Marked anisocytosis and anisokaryosis are typically evident, along with frequent bi- and multinucleation.Nephroblastomas have a ‘triphasic’ pattern of epithelium, mesenchyme, and embryonic glomeruli that can be seen histologically, but all three features are rarely observed cytologically. More commonly, aspirates contain only poorly differentiated, loosely cohesive epithelial cells with lightly basophilic cytoplasm, high N:C ratios, round nuclei, and finely stippled chromatin (Neel & Dean, 2000). These poorly differentiated epithelial cells can be mistaken for large lymphocytes; however, rare cohesion, particularly rosette formation, will help suggest the true diagnosis (Figure 10.15). Small spindle cells with dark nuclei, representing the mesenchymal component of the tumor, may also be present. Glomerular structures are rare (de Lorenzi et al., 2007).

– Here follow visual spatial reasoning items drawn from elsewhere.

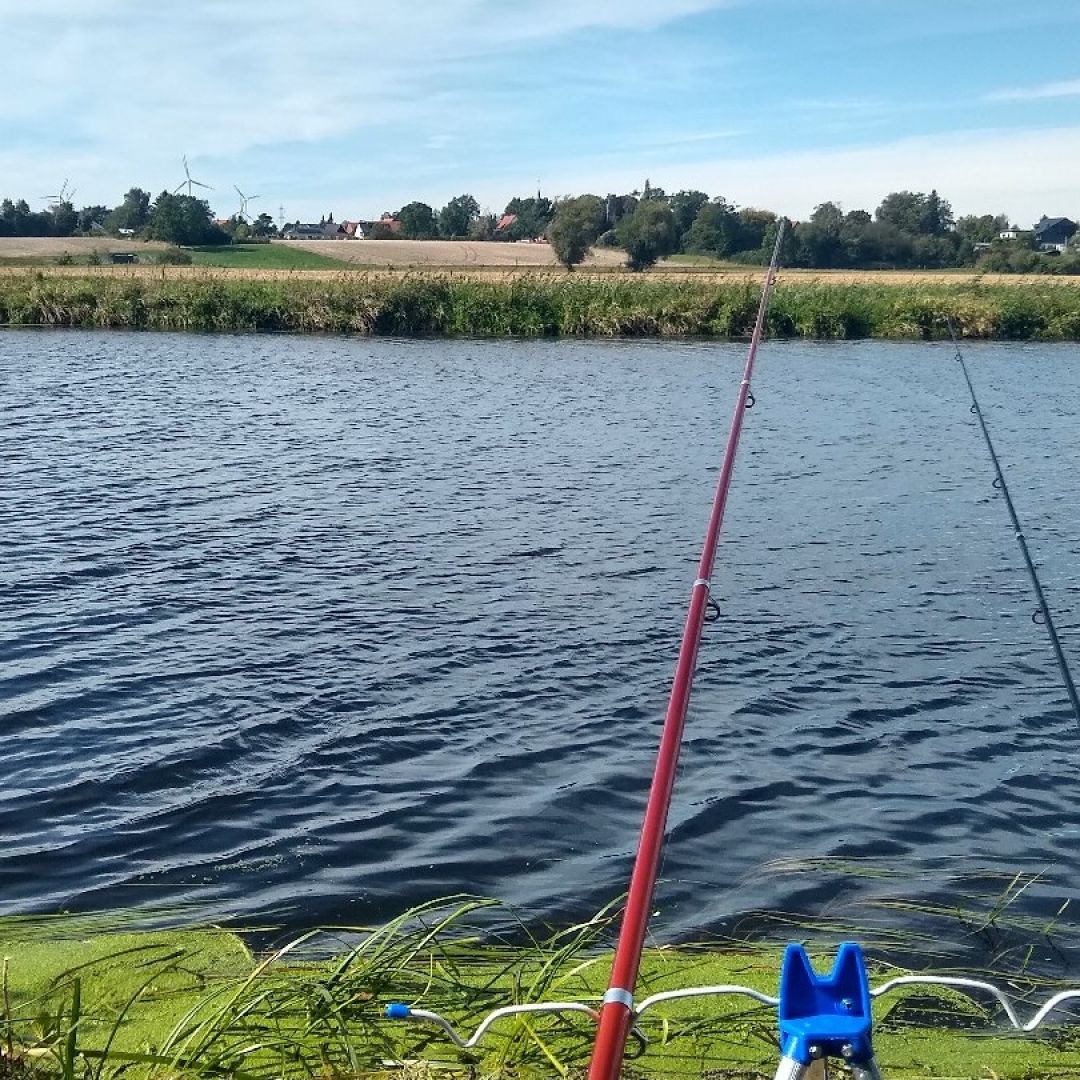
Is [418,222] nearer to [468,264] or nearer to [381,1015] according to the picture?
[468,264]

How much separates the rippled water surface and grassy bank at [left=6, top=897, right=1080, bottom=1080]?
863mm

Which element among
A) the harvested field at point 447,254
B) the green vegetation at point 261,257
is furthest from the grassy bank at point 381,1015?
the green vegetation at point 261,257

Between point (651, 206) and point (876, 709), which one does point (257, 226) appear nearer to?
point (651, 206)

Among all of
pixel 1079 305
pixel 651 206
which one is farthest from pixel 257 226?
pixel 1079 305

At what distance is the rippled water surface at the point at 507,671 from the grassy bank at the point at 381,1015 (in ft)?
2.83

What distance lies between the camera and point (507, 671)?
33.2 feet

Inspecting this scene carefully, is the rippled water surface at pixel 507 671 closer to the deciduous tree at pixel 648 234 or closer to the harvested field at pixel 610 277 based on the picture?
the harvested field at pixel 610 277

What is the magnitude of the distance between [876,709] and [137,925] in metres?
5.49

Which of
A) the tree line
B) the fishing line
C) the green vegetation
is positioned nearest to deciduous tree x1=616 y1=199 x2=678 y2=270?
the tree line

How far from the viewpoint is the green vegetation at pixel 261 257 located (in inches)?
3202

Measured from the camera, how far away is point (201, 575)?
41.4 feet

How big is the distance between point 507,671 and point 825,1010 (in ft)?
25.0

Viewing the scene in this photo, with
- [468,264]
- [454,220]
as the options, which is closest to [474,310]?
[468,264]

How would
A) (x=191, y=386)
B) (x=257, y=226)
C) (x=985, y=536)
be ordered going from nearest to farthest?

Figure 10.12 Metastatic chondrosarcoma. A large amount of extracellular matrix and cells occasionally embedded within chondroid lacunae are characteristic of this tumor (Modified Wright’s, 200? magnification).
Figure 10.13 Metastatic osteosarcoma in a dog displaying an aggregate of neoplastic osteoblasts and a multinucleated osteoclast (arrow). Rare tubules of epithelium were also noted to confirm a renal origin (modified Wright’s, 500? magnification).
Figures 10.14a,b Histiocytic sarcoma in a dog with disseminated disease. (a) 200? magnification view displaying high cellularity and marked pleomorphism. (b) 600? magnification displaying round to spindle-shaped cells with lightly basophilic cytoplasm and small vacuoles (modified Wright’s).
Figure 10.15 Nephroblastoma (presumed).
A retroperitoneal mass in a young dog contains many free nuclei and poorly differentiated cells that could be mistaken for a lymphoid origin, but rare cohesive cells (arrow) suggest an epithelial origin. In this location, a nephroblastoma is presumed but the cytology alone is similar to other primitive neuroectodermal tumors (modified Wright’s, 500? magnification).
Other renal abnormalities
Renal and perirenal cysts may be congenital or acquired and can present as single or multiple lesions. Aspirates of cysts produce a clear fluid with low cellularity. The few nucleated cells present are predominantly foamy macrophages. A few monomorphic epithelial lining cells may also be observed. Renal carcinomas can have cystic regions that mimic benign cysts. If underlying neoplasia is suspected, additional aspirates or biopsy of the suspicious tissue should be performed.
Hydronephrosis is a fluid-filled dilation of the renal pelvis due to obstructed urine flow. Diagnosis is usually made via ultrasonography. Aspirates from hydronephrotic kidneys will contain poorly cellular, watery fluid with a creatinine concentration higher than peripheral blood, consistent with urine.